* [Passage shown]
┏━━

- Born: 10 February 2008 (age 18) Malton, England
- Other name: The Hull Boy
- Occupations: Endurance runner, influencer

= Marcus Skeet =

English endurance runner and influencer

Marcus Skeet (born 10 February 2008), known online as The Hull Boy, is an English endurance runner and influencer. In May 2025, he became the youngest person to run the length of the Great Britain.

==Early life==
Skeet was born in Malton, North Yorkshire, on 10 February 2008. He grew up in nearby Norton-on-Derwent with his parents Philip and Jayne Skeet.

==Running==
===Mile-a-day challenge===
After losing a friend to suicide, Skeet decided to raise money for the mental health charity Mind by challenging himself to run a mile a day for the entirety of April 2024. Due to his age, Skeet garnered media attention across the country, including Russ Cook, known online as Hardest Geezer. Cook, who had just become the first known person to run the latitudinal length of Africa, decided to join Skeet for the final mile of his journey. On 30 April, the duo completed the last leg of the challenge, running through Green Park, near Buckingham Palace, in London.

===Continued philanthropy and marathon training===
Skeet continued raising money for Mind following his challenge's completion. Ahead of running a marathon in September 2024, he received a £5,000 donation from former NFL player J. J. Watt. The marathon in question was completed alongside Russ Cook in Hyde Park, very close to where the two finished Skeet's mile-a-day challenge five months earlier.

┗━━

* [Instructions for the task] From the Marcus Skeet passage above, extract the text starting at "Marcus Skeet (born" and ending at "and Jayne Skeet.", copying it exactly.

* [Given information]

┏━━

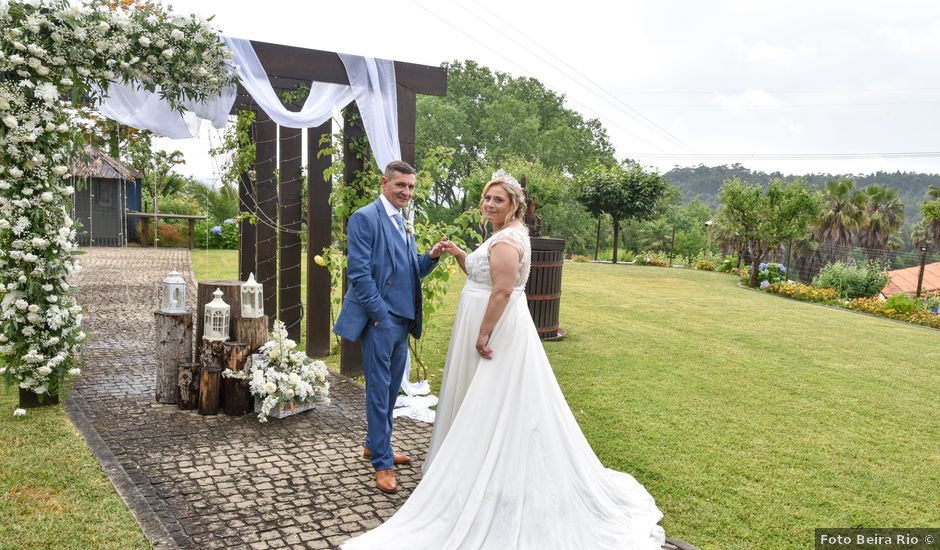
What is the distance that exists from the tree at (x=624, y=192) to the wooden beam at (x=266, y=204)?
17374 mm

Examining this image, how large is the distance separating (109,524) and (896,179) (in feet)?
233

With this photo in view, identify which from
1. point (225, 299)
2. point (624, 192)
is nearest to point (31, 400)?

┗━━

* [Response box]
Marcus Skeet (born 10 February 2008), known online as The Hull Boy, is an English endurance runner and influencer. In May 2025, he became the youngest person to run the length of the Great Britain.

==Early life==
Skeet was born in Malton, North Yorkshire, on 10 February 2008. He grew up in nearby Norton-on-Derwent with his parents Philip and Jayne Skeet.